New Jersey’s Supreme Court has rejected a class-action lawsuit against Merck & Co. over its withdrawn painkiller Vioxx.
The ruling is a huge legal victory for the drugmaker, which faces nearly 27,000 individual lawsuits from people claiming Vioxx harmed them.
The state’s highest court, reversing two lower-court decisions, ruled that a nationwide class was not appropriate for the lawsuit. The suit had been brought by a union health plan on behalf of all insurance plans that paid for Vioxx prescriptions.
A lawyer for the New Jersey union had said the case could have cost Merck $15 billion (euro10.97 billion) to $18 billion (euro13.17 billion).
Had the class action been allowed to proceed, it also would have been a major setback to the company’s strategy of fighting the thousands of Vioxx lawsuits one by one.
Merck shares rose $1, or 2 percent, to $50.40 in midday trading Thursday.
The Whitehouse Station, New Jersey-based company said it was pleased with Thursday’s ruling.
Merck pulled Vioxx from the market three years ago after research showed it doubled the risk of heart attacks and strokes.
Chris Seeger, lead attorney for the International Union of Operating Engineers Local 68, said that given the ruling, he will now pursue separate claims on behalf of individual unions.
“Merck temporarily dodged a bullet. Merck didn’t totally dodge the bullet,” he said.
Seeger sued the drugmaker on behalf of the union in October 2003, arguing that if Merck had disclosed those risks earlier, prescription plans would have favored other painkillers.
A state judge and then an appeals court approved the class action, but Merck appealed to the New Jersey Supreme Court.

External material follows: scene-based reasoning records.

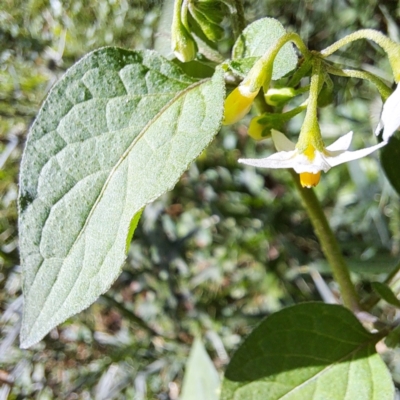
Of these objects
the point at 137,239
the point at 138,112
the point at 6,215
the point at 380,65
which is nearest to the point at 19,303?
the point at 6,215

The high court reversed the appellate court’s decision on multiple grounds. It wrote that it would be inappropriate to apply New Jersey’s consumer fraud law to claims by third-party payers around the U.S. and that while Merck ran a uniform marketing campaign for Vioxx, insurance plans made individual decisions about covering the drug.
The judges also wrote that the engineers’ union and the other third-party payers “are well-organized institutional entities with considerable resources,” and that it was unlikely their claims were too small to pursue individually.
Five judges heard oral arguments on a case in March, and all five sided with Merck on the ruling.
“The Supreme Court recognized that a class action was improper because each insurance company and HMO considered different types of information in deciding whether to reimburse patients for Vioxx, and they all went through varied processes with different experts in making those decisions,” said Merck attorney Ted Mayer.